A scientific literature search was conducted using the PubMed, Web of Science, and Google Scholar databases. The keywords used included “cancer,” “hepatocellular carcinoma,” “ANXA2,” “immune escape,” “immunotherapy,” “overall survival,” and combinations of the aforementioned terms.
MOLECULAR FUNCTIONS OF ANXA2 IN CANCER
Upregulation of ANXA2
A high level of ANXA2 is characteristic of malignant salivary gland tumors and pulmonary invasive mucinous adenocarcinoma and is associated with DNA repair as well as metabolic alteration in pancreatic ductal adenocarcinoma. ANXA2 is highly expressed in gastric cancer tissues and is related to the tumor size, histological differentiation, tumor–node–metastasis stage, and lymph node metastasis. The ANXA2–S100A10 heterotetramers are upregulated by the promyelocytic leu-kemia–retinoic acid receptor alpha fusion protein and promotes plasminogen-dependent fibrinolysis and matrix invasion in acute promyelocytic leukemia. ANXA2 overexpression contributes to the aggressive phenotype of triple-negative breast cancer in the African American population. The ANXA2 protein content harbored by extracellular vesicles represents a promising prognostic biomarker in endometrial cancer.
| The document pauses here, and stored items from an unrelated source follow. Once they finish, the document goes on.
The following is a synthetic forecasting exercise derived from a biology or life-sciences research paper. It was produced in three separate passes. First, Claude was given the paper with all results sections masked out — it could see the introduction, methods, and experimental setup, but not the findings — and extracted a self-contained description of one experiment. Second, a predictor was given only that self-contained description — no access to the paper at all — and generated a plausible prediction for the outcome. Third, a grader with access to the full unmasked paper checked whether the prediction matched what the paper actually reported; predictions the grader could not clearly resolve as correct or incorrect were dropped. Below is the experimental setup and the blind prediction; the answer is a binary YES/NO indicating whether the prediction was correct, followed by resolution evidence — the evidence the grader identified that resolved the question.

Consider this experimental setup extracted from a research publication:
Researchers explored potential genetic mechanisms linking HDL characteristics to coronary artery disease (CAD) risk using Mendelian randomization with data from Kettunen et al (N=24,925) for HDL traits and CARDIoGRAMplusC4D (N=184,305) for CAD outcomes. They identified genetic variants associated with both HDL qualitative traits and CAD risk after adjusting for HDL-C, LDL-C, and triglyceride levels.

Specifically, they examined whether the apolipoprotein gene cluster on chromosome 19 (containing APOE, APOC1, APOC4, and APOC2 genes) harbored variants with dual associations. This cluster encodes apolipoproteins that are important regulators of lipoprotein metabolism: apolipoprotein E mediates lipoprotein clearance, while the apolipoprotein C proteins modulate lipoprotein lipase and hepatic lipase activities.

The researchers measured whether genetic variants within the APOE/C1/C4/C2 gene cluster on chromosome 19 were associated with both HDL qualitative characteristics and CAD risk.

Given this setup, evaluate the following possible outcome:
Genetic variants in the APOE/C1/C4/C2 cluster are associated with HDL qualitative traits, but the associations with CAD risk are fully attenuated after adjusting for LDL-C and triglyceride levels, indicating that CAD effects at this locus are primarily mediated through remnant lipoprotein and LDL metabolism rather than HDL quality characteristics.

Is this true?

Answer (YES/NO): NO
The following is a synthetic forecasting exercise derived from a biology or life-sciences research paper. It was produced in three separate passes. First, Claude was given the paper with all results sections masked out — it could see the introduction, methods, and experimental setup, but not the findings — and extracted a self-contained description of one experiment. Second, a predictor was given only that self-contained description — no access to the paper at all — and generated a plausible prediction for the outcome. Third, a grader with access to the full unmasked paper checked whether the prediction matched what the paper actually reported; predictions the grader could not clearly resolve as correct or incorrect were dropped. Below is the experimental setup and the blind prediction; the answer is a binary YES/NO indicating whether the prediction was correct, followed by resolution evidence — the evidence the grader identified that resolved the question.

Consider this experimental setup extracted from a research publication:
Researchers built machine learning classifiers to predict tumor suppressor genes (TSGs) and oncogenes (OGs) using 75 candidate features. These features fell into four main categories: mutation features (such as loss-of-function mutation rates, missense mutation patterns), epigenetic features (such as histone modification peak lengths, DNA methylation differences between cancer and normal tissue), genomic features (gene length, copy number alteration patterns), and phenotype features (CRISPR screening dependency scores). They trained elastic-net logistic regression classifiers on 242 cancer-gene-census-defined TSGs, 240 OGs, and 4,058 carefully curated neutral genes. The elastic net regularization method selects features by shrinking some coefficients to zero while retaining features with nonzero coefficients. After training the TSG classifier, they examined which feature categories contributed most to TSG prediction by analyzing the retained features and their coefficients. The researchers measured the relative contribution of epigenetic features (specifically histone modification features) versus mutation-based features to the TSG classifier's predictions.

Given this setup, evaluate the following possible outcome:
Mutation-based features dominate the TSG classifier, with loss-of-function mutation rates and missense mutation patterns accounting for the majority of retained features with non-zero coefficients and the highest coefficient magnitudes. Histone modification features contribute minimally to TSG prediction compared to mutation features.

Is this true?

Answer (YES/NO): NO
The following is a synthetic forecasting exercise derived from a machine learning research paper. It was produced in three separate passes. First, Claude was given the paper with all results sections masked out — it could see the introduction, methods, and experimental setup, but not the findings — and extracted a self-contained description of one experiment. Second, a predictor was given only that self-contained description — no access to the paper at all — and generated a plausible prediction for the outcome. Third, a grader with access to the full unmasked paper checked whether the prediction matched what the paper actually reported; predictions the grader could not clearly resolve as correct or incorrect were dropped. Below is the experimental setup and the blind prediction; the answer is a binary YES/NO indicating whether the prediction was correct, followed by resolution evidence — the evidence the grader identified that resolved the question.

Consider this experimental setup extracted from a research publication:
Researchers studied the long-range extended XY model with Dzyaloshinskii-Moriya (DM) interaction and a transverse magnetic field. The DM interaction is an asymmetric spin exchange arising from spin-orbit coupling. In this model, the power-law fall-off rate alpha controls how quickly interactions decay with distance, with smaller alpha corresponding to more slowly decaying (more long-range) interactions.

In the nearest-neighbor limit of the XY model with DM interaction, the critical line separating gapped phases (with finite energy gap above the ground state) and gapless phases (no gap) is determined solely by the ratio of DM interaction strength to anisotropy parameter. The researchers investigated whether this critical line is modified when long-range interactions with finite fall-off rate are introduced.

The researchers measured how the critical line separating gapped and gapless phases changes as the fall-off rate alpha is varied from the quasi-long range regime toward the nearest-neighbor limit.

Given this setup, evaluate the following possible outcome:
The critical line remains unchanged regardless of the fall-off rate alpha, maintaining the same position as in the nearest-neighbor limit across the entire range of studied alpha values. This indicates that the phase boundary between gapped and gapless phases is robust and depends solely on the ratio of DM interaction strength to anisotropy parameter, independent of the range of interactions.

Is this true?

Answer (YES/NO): NO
The ginsenoside compound K inhibits nuclear factor-kappa B by targeting ANXA2[49,50].
In a rat model of cirrhosis, after 30 wk of thioacetamide induction, the level of ANXA2 in the liver increased three times over the level before modeling with the dynamic increasing trend being positively correlated with immune factors, such as interleukin and transforming growth factor-beta, indicating the close relationship between ANXA2 and precancerous lesions of HCC. Our previous study results suggested that the circulating levels of ANXA2 in patients with HCC were significantly higher than those in patients with other liver diseases. ANXA2 was frequently found to be upregulated in HCC tissues compared with its levels in benign liver disease tissues and was significantly correlated with the degree of histological differentiation, intrahepatic metastasis, portal vein thrombosis, and tum-or–node–metastasis stage. From our present search of The Cancer Genome Atlas database, we have further confirmed that ANXA2 is upregulated in HCC tissues compared with its level in normal tissues (Figure 1A, P < 0.001). In addition, ANXA2 is a critical differentially expressed gene in nonalcoholic fatty liver disease, where it is associated with the disease severity and modifiable lifestyle factors.
Figure 1 Involvement of Annexin A2 in the change of immune microenvironment.
A: The expression of ANXA2 mRNA according to The Cancer Genome Atlas database; B: Increased ANXA2 results in poorer 5-year overall survival; C: The proportion of 22 infiltrating immune cells; D: Gene ontology analysis of differentially expressed genes. ANXA2: Annexin A2; HCC: Hepatocellular carcinoma.
The interaction of human epididymis protein 4 with ANXA2 promotes the migration of various malignant cells. ANXA2 enhances the progression of colorectal cancer and HCC via structural rearrangement of the cytoskeleton. The protein also promotes glioma cell proliferation through the signal transducer and activator of transcription 3-cyclin D1 pathway. ANXA2 has been shown to be a specific target of bleomycin, where its binding with the drug impeded the induction of pulmonary fibrosis mediated by the transcription factor EB-induced autophagic flux. The miR155HG-miR-185-ANXA2 loop contributes to glioblastoma progression.The long noncoding (lnc) RNA lung cancer-associated transcript 1 promotes tumorigenesis by inhibiting ANXA2 phosphorylation in HCC. The miR-23b-3p-ANXA2 axis inhibits the development and progression of pancreatic ductal adenocarcinoma. ANXA2 was found to promote cancer progression and therapeutic resistance in nasopharyngeal carcinoma. The lncRNA cytoskeleton regulator RNA induces the upregulation of ANXA2 by binding competitively to miR-613, leading to nasopharyngeal carcinoma metastasis. Another lncRNA, colon cancer-associated transcript 1, interacts with ANXA2 to promote beta-catenin translocation to the nucleus where it then activates T-cell factor 4, leading to breast cancer progression[63,64]. The lncRNA small nucleolar RNA host gene 14 potentiates pancreatic cancer progression via ANXA2 expression upregulation by acting as a competing endogenous RNA for miR-613. Our previous results have suggested that ANXA2 silencing inhibits the invasion, migration, and tumorigenic potential of hepatoma cells.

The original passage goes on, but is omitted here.